L’esempio della Scozia e il fallimento degli inset appointments, in Inghilterra e Galles, nel generare un’effettiva concorrenza nella distribuzione al dettaglio, anche per i grandi complessi industriali, ha portato a un rinnovato interesse per la concorrenza – sia nella vendita al dettaglio che nelle fasi a monte – almeno in Inghilterra. Alcune imprese (come Severn Trent, Northumbria e Anglia) hanno formulato alcune proposte su come incoraggiare la distribuzione all’ingrosso e incentivare la concorrenza. L’Ofwat ha diffuso diversi paper contenenti proposte volte ad aumentare il ricorso a meccanismi di mercato e incentrate sul contributo che può provenire da mercati upstream competitivi; infine, l’Agenzia dell’Ambiente ha reso note le sue idee su come migliorare la flessibilità e lo scambio di licenze di estrazione dell’acqua.
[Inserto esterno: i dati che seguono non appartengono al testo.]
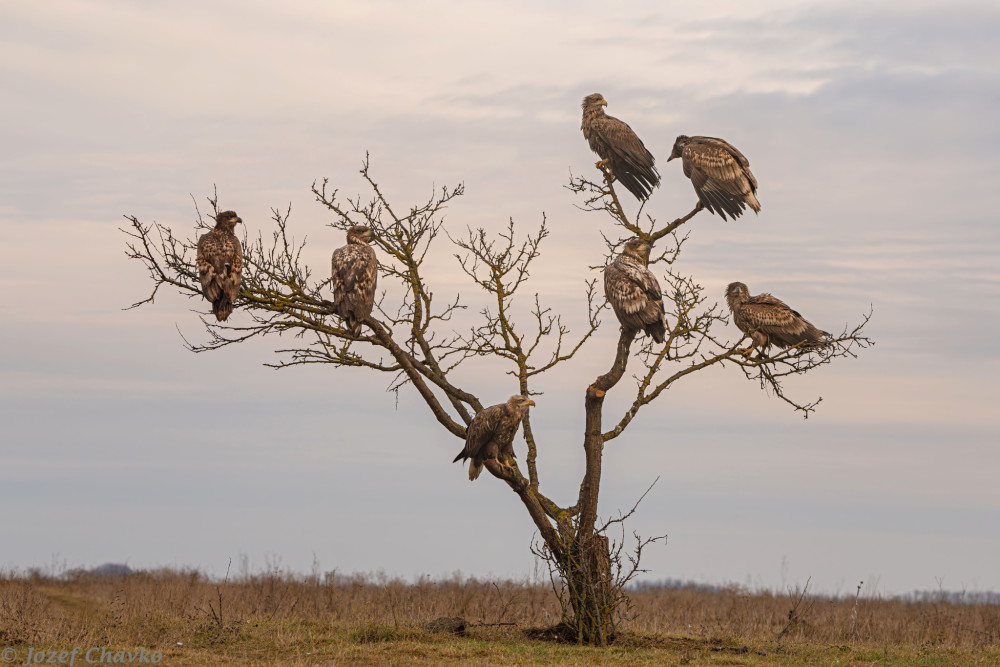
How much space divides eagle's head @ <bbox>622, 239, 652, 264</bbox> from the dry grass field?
4.41 m

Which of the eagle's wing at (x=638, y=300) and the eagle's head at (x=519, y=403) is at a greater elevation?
the eagle's wing at (x=638, y=300)

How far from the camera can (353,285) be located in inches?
435

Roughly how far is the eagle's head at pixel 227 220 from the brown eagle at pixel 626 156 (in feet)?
15.3

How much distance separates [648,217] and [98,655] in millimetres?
7774

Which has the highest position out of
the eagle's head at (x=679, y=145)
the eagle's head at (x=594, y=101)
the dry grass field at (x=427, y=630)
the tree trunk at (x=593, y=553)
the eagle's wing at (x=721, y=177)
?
the eagle's head at (x=594, y=101)

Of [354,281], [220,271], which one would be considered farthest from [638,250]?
[220,271]

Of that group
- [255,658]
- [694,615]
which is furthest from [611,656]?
[694,615]

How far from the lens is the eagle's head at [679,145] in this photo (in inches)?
560

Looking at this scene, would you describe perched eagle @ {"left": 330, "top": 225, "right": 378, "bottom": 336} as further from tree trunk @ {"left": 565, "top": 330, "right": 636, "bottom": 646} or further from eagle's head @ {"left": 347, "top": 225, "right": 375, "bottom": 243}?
tree trunk @ {"left": 565, "top": 330, "right": 636, "bottom": 646}

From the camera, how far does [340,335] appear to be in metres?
11.2

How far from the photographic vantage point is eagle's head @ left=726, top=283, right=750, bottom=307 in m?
13.4

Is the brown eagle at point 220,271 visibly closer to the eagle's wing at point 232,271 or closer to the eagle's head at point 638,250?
the eagle's wing at point 232,271

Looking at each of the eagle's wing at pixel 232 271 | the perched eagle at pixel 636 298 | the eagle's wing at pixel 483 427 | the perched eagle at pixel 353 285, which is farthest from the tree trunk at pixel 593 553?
the eagle's wing at pixel 232 271

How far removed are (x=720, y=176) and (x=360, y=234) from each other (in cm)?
467
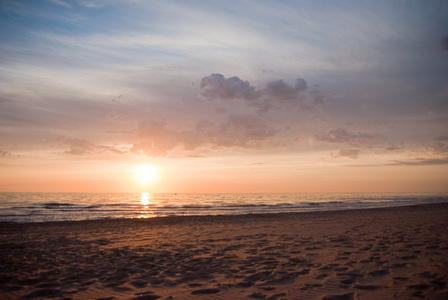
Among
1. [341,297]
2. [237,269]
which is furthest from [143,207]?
[341,297]

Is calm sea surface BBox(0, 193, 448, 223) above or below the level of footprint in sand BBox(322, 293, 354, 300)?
below

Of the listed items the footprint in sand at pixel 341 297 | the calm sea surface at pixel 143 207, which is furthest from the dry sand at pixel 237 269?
the calm sea surface at pixel 143 207

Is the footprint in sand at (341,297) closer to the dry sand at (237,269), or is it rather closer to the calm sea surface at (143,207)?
the dry sand at (237,269)

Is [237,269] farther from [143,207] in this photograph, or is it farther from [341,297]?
[143,207]

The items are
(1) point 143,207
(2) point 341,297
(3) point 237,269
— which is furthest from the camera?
(1) point 143,207

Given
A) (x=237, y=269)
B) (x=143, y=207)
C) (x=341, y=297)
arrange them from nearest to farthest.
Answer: (x=341, y=297) → (x=237, y=269) → (x=143, y=207)

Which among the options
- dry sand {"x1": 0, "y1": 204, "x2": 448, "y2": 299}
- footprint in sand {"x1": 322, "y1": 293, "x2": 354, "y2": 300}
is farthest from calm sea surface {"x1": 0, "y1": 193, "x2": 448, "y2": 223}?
footprint in sand {"x1": 322, "y1": 293, "x2": 354, "y2": 300}

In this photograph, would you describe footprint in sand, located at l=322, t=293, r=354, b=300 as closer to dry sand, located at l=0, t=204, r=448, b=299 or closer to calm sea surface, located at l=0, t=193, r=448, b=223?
dry sand, located at l=0, t=204, r=448, b=299

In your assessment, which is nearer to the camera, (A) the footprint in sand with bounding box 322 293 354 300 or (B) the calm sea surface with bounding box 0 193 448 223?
(A) the footprint in sand with bounding box 322 293 354 300

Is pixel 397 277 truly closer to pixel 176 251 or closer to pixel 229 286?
pixel 229 286

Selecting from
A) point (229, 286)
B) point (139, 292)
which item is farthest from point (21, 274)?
point (229, 286)

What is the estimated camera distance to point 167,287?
5.82m

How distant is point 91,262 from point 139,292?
10.6ft

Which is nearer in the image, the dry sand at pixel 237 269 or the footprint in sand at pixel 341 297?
the footprint in sand at pixel 341 297
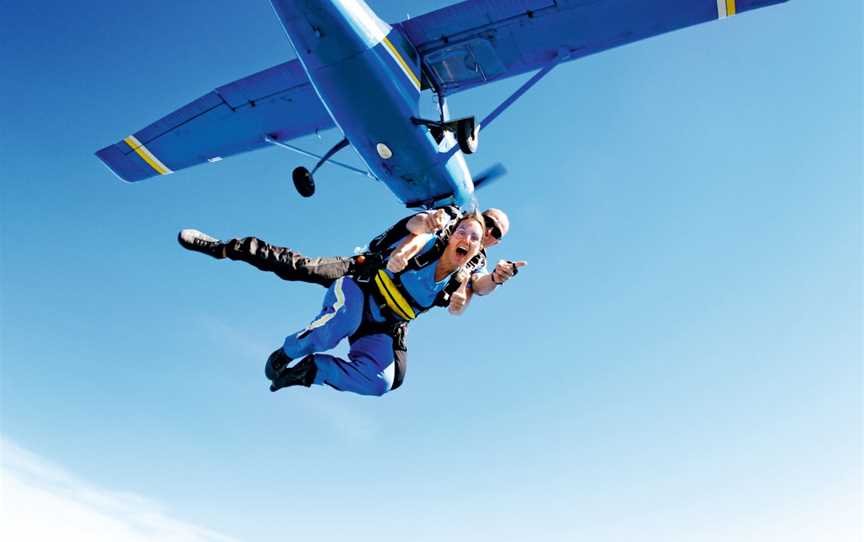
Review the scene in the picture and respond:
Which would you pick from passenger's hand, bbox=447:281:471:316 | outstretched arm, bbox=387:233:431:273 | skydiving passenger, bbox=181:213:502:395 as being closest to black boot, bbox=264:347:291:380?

In Inghilterra, si sta manifestando un crescente interesse in favore dell’apertura del settore idrico alla concorrenza al dettaglio. Meno evidente risulta la tendenza a cambiamenti sul fronte upstream. Nonostante la disponibilità di alcune imprese verso un allargamento degli scambi, la maggior parte di esse si oppone al compulsory trade e alla separazione rete/servizi. Come osserva Stern (2011), per l’energia elettrica e il gas, <<chi si oppone alla concorrenza adduce il possibile rischio di perdita di economie di scopo che giocoforza si avrebbe qualora un’impresa verticalmente integrata venisse costretta all’unbundling>>.
Come osservato, l’Inghilterra rappresenta un unicum in Europa di totale privatizzazione del servizio idrico, con un forte ruolo delle Autorità di regolazione, e, di contro, una debole partecipazione delle municipalità.